I thought the album’s title, Footage Missing came from you guys annoying your record company with unfeasible ‘I’m on a mountain’ video clip ideas.
“That’s a more interesting interpretation of the title than I gave so I might use for interviews from now on. A lot of our ideas have bitten the dust. We usually have to scale our ambitions down. When we were on Polydor we found after awhile the bigger the concept, the more chance you have of getting them up. In Sunbury 97 we chartered a helicopter to Sunbury. We just threw the concept at them as a joke and the next thing we know we’re at Essendon Airport getting into this chopper. The next clip for Surf City Limits we joked about it being shot on Rene Rifkin’s yacht on the harbour and the next thing you know, we are! It’s so much about bluff.”

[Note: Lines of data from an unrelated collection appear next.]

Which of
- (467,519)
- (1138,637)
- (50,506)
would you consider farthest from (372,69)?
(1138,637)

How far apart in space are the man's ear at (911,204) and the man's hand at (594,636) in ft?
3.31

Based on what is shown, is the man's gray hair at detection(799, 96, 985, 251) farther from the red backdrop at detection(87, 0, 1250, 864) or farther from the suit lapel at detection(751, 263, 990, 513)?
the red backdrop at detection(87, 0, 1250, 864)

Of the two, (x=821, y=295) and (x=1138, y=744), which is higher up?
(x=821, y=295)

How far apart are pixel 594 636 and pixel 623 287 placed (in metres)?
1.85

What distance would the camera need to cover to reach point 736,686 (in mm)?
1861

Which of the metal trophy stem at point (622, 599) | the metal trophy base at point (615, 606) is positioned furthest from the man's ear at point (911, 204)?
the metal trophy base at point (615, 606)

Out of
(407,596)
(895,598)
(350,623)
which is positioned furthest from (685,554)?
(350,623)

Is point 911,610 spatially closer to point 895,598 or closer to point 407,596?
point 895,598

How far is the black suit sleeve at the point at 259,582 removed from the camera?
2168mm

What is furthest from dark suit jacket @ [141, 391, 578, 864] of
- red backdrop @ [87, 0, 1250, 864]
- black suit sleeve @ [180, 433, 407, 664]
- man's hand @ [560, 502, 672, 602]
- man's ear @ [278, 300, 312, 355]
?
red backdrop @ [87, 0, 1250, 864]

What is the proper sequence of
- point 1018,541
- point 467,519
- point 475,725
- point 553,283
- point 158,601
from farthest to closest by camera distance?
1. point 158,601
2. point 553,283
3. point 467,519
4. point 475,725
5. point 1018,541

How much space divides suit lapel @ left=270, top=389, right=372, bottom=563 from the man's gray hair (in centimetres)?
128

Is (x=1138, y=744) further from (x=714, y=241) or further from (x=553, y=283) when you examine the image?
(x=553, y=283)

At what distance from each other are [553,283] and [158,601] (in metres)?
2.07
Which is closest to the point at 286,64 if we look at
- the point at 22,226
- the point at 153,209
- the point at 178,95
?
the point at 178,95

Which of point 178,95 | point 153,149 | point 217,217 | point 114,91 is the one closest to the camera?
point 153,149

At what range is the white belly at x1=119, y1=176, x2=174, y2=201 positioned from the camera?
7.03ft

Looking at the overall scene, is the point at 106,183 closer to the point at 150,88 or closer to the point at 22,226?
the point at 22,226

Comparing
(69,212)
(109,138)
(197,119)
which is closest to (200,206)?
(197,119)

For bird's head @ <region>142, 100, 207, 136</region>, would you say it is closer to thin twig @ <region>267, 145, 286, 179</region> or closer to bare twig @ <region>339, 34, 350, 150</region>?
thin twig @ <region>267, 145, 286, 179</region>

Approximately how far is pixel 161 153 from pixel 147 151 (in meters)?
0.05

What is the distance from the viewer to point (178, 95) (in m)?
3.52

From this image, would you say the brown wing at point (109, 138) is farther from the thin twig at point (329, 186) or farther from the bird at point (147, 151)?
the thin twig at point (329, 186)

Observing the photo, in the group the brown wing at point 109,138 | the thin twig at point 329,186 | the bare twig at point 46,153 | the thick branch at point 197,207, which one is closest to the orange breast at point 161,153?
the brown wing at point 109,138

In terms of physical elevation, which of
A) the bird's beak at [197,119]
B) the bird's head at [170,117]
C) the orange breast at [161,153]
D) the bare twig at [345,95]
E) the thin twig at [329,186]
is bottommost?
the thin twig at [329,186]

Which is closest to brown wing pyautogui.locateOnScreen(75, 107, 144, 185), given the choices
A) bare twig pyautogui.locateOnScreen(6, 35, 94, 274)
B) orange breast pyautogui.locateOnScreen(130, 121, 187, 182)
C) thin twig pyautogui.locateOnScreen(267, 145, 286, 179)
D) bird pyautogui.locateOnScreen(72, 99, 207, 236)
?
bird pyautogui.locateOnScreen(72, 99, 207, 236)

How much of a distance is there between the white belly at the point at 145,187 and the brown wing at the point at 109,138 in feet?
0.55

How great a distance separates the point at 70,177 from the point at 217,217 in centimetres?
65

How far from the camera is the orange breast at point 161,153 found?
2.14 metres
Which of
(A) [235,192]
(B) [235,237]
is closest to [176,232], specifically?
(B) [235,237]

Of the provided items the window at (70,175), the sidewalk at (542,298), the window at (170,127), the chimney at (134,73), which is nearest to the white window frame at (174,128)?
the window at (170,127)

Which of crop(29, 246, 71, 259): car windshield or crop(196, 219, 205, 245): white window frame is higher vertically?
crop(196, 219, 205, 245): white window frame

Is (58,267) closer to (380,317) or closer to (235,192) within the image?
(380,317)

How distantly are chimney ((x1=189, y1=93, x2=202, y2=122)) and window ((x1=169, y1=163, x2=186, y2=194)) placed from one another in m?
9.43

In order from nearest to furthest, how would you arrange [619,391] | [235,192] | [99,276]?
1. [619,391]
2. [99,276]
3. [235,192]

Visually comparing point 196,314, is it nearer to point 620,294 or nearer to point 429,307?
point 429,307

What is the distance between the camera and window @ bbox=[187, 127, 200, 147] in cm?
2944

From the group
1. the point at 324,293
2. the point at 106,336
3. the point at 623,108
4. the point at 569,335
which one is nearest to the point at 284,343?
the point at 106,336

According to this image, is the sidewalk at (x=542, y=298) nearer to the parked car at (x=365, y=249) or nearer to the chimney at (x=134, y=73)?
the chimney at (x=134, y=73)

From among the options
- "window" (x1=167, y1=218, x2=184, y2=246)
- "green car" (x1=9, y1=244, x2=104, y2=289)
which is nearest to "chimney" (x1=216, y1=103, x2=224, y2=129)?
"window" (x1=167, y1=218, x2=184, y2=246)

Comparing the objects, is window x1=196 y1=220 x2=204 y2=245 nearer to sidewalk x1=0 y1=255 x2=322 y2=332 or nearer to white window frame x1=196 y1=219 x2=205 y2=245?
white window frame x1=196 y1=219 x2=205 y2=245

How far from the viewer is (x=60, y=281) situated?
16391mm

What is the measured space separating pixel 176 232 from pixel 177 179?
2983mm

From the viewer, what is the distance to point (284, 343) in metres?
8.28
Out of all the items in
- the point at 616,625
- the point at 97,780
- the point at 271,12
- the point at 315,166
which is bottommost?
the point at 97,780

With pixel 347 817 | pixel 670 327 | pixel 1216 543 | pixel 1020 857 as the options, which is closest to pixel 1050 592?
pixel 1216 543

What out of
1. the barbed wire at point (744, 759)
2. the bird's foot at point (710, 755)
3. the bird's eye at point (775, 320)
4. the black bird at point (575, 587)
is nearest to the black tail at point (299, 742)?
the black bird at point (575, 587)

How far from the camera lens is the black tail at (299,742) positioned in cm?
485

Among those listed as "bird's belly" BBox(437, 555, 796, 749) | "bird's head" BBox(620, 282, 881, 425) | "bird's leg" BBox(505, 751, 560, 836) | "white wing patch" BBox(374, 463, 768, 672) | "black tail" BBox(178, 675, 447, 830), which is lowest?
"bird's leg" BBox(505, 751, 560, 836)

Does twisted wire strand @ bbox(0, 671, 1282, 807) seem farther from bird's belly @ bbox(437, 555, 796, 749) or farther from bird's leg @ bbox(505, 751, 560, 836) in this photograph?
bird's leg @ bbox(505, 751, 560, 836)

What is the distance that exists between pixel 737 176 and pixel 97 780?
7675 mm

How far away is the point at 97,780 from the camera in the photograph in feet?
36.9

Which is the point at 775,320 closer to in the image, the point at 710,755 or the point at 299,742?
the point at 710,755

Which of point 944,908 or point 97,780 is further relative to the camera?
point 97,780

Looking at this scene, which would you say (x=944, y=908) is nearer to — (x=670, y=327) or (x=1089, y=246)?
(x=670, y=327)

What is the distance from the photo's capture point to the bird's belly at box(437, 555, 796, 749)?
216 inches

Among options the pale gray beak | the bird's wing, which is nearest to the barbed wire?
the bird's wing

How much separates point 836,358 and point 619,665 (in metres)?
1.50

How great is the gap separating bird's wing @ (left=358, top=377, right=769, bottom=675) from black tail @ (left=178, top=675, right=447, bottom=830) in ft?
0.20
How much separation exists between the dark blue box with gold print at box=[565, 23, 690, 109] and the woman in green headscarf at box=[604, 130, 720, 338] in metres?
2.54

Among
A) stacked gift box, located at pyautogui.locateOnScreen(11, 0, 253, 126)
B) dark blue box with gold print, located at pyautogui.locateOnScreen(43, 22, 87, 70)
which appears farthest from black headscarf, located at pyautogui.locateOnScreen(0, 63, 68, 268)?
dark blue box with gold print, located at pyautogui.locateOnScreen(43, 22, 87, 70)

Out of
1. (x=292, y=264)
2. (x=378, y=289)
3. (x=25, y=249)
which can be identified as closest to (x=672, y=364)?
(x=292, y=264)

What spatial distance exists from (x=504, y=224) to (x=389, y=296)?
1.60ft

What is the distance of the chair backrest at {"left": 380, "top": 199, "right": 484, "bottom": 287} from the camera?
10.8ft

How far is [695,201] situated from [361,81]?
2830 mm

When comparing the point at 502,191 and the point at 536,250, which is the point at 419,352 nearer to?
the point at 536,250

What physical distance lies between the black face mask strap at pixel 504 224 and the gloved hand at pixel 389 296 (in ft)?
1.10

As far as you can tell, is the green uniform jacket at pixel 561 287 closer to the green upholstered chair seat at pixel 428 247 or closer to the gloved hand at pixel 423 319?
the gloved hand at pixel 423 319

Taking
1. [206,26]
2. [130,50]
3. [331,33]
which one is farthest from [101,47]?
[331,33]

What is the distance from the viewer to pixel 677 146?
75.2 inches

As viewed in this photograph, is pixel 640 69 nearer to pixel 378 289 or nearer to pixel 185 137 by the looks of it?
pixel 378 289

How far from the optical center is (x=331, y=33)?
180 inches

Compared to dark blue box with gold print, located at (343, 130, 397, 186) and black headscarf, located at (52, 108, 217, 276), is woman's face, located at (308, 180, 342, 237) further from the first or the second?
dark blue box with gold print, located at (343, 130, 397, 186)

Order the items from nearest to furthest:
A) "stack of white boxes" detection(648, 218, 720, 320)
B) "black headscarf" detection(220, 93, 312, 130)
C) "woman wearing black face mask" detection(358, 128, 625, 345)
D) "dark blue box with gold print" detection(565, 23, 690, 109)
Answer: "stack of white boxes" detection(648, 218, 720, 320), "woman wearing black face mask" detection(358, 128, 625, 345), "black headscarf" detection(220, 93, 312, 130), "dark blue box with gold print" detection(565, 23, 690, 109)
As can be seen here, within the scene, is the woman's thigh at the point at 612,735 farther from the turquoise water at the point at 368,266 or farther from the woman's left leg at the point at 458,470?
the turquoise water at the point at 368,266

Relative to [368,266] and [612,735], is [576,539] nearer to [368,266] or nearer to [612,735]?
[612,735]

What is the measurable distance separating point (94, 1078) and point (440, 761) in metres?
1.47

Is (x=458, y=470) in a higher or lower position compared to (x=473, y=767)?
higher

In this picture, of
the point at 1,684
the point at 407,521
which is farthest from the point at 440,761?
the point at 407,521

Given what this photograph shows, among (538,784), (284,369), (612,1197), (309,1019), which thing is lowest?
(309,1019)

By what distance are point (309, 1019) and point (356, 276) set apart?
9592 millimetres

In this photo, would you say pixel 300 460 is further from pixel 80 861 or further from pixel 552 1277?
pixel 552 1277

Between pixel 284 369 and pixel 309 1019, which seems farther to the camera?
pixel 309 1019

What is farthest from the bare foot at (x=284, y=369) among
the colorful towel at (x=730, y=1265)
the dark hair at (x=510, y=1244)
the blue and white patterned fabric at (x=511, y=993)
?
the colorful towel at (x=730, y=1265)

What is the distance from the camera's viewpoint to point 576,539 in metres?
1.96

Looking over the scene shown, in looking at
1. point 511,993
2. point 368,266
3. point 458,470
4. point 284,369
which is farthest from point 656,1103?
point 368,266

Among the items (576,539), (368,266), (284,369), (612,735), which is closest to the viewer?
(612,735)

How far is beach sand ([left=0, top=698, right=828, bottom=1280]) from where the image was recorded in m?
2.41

The line, “Royal Lanciers, pidgeon fanciers, pants men, croupiers, walking cancers,” scares me.
“I feel good that that line has never been used in the history of popular song. To me that’s an achievement. You have to take the victories when you get them. I wanted it to be a bit abrasive. There’s enough sensitive songs in the Fauves’ catalogue to set everyone right. It was time for something to ruffle a few feathers. I wanted to be a bit obnoxious. Once again, I was just wanting to be something that I’m not. That’s what music’s about for me.’